In the mailing-list excerpt on RDF below, what creation date does the RDF primer's example give for the page?

■ Supplied passage:
-- start --

Pat Hayes wrote:
>> Pat Hayes wrote:
>>>> Re: Peter F Brown's post (Sat, 14 Apr 2007 09:35:14)
>>>>
>>>> Peter writes:
>>>>
>>>> "
>>>> The spec is clear, yesS. but an object is not the same thing as the
>>>> address of the object - (according to the RFC, I *am* my address): the
>>>> object needs identity as much as the address of it does. That is
>>>> where I
>>>> feel this axiom of the W3C falls downS
>>>> "
>>>>
>>>> Clearly there is a problem here. But we should be careful to
>>>> distinguish confusedly designed frameworks from confused documentation
>>>> of well-designed ones.
>>>>
>>>> While RDF specifications, for example, are relatively clear and sound,
>>>> the RDF primer provides an abundance of examples such as:
>>>>
>>>> ex:index.html exterms:creation-date "August 16, 1999" .
>>>> ex:index.html dc:language "en" .
>>>>
>>>> supposed to state that "August 16, 1999" is the creation date of a
>>>> page
>>>> and "en" is he language of a page, while both are literal strings and
>>>> *not* identifiers for a date and a language, respectively.

-- end --

(Data entries)

-- start --

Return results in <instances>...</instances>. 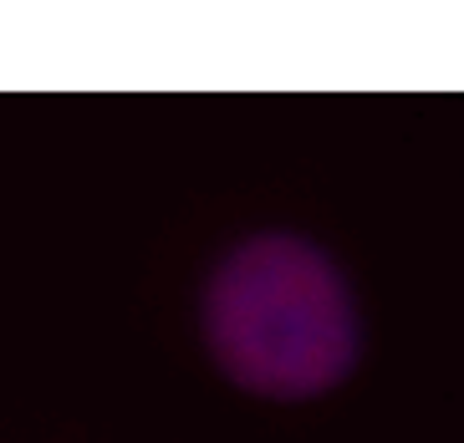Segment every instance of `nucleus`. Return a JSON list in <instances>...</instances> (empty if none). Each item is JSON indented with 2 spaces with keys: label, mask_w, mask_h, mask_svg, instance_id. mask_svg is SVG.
Wrapping results in <instances>:
<instances>
[{
  "label": "nucleus",
  "mask_w": 464,
  "mask_h": 443,
  "mask_svg": "<svg viewBox=\"0 0 464 443\" xmlns=\"http://www.w3.org/2000/svg\"><path fill=\"white\" fill-rule=\"evenodd\" d=\"M205 342L219 372L260 398H316L357 362V306L312 240L250 235L205 285Z\"/></svg>",
  "instance_id": "1"
}]
</instances>
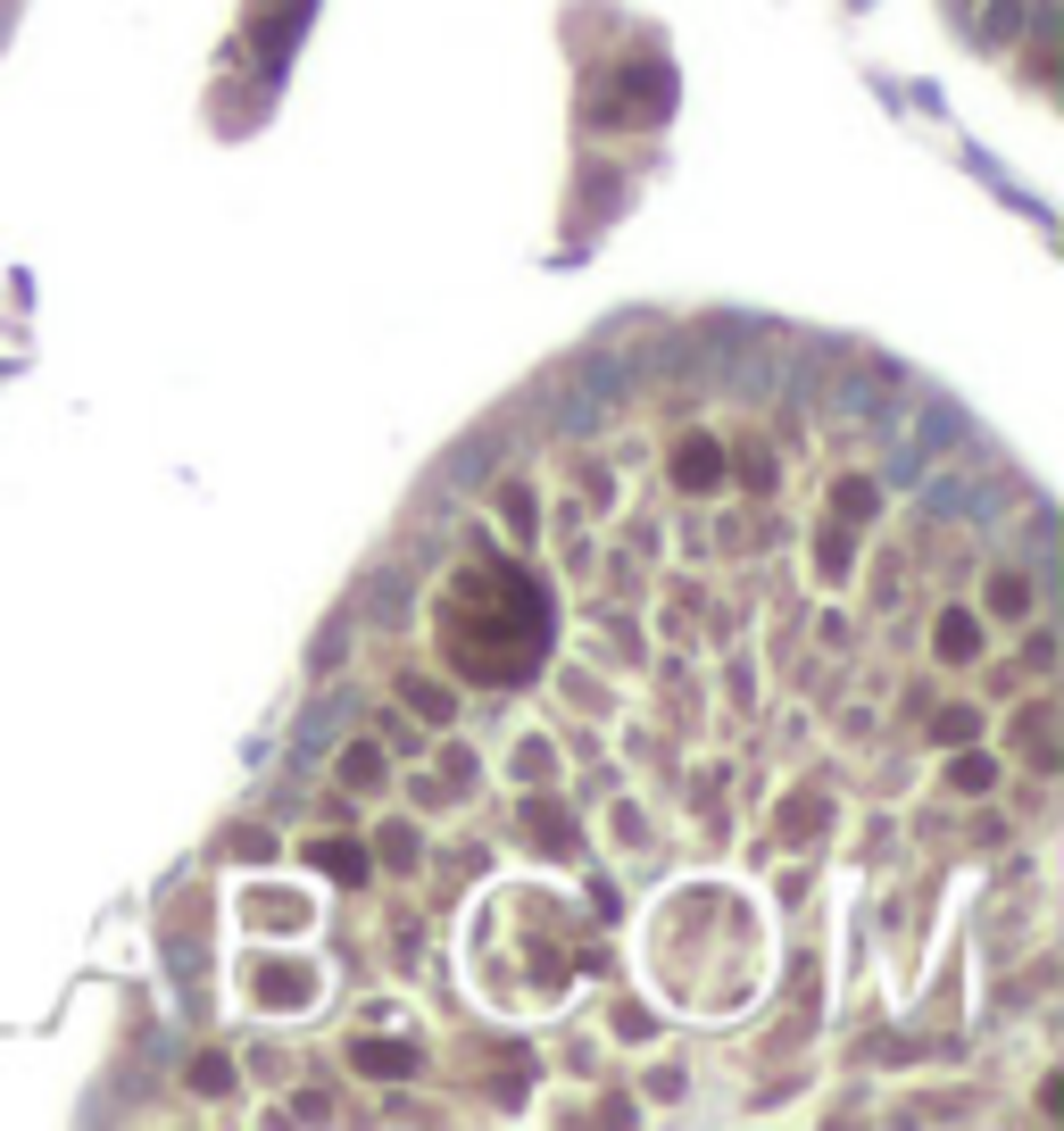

-- end --

■ Response:
"August 16, 1999"